[Date Prev][Date Next][Thread Prev][Thread Next][Date index][Thread index]

st: RE: how to deal with categories?

From   "Martin Weiss" <>
To   <>
Subject   st: RE: how to deal with categories?
Date   Tue, 3 Jun 2008 14:56:05 +0200

Regarding 1., it is hard to see why you let dummies eat up your degrees of
freedom when you have a continuous variable "income" which -regress-
accepts. The fact that there is no upper limit for income does not render it
invalid as a covariate. Just include income itself without further ado (pun
intended :-) ).

Regarding 2., take a look at -h extended_fcn- to extract variable labels and
the like. Other listers may have more elaborate advice...

Martin Weiss

Diplom-Kaufmann Martin Weiss
Mohlstrasse 36
Room 415
72074 Tuebingen

Fon: 0049-7071-2978184




-----Original Message-----
[] On Behalf Of Andrea Bennett
Sent: Tuesday, June 03, 2008 2:40 PM
Subject: st: how to deal with categories?

Dear all,

Right now I am wondering what is the better way to deal with  
categorical information.

What is about the best way to implement income groups into a  
regression? E.g. as income has (usually) no upper limits, I tend to  
generate an interaction term (dummy==1) if the individual is in the  
highest income category (0 if else). Further, am I right in the  
assumption that building categories is usually not sensible when the  
number of observations is high? One issue I face is that very young  
adults and very old adults are under-represented in the dataset  
(meaning, not that many unique observations for these groups, sample  
itself is good).
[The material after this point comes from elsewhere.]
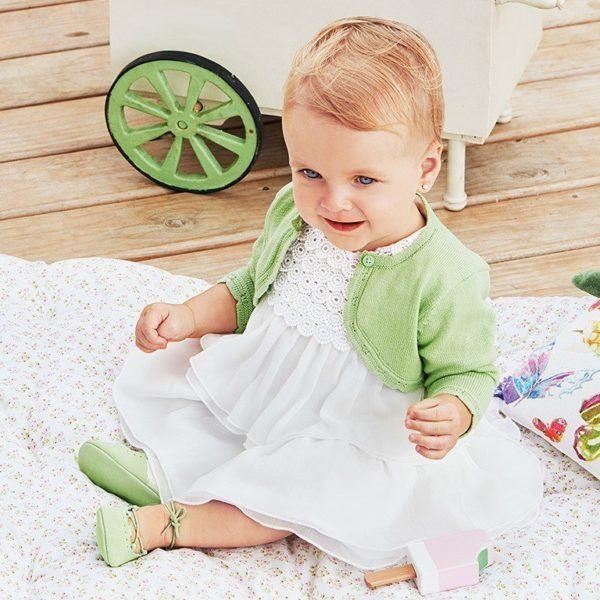 abc8d99b5 También entre la ropa de niña de Mayoral podemos apostar por otro modelo de  vestido como este que se presenta en un acertado color blanco.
Is there a rule of thumb what would be better,  
building categories for all age-classes (increasing observations in  
young/old group) or do not build classes at all (having more detailed  
info)? It's clearly a trade-off but maybe there's some advice. I tend  
not to use categories here, also because age-squared might be  
important to have at hand, later.

The "xi" command can help to make life less messy (in large data sets,  
I think). But it seems to kill all my value labels in these  
categorical groups! I could not find any option to tell "xi" to use  
the already defined value labels. Is there a workaround at hand so  
that the regression table will instead use the values defined (e.g.  
for sex; 0==male, 1==female) as new variable names?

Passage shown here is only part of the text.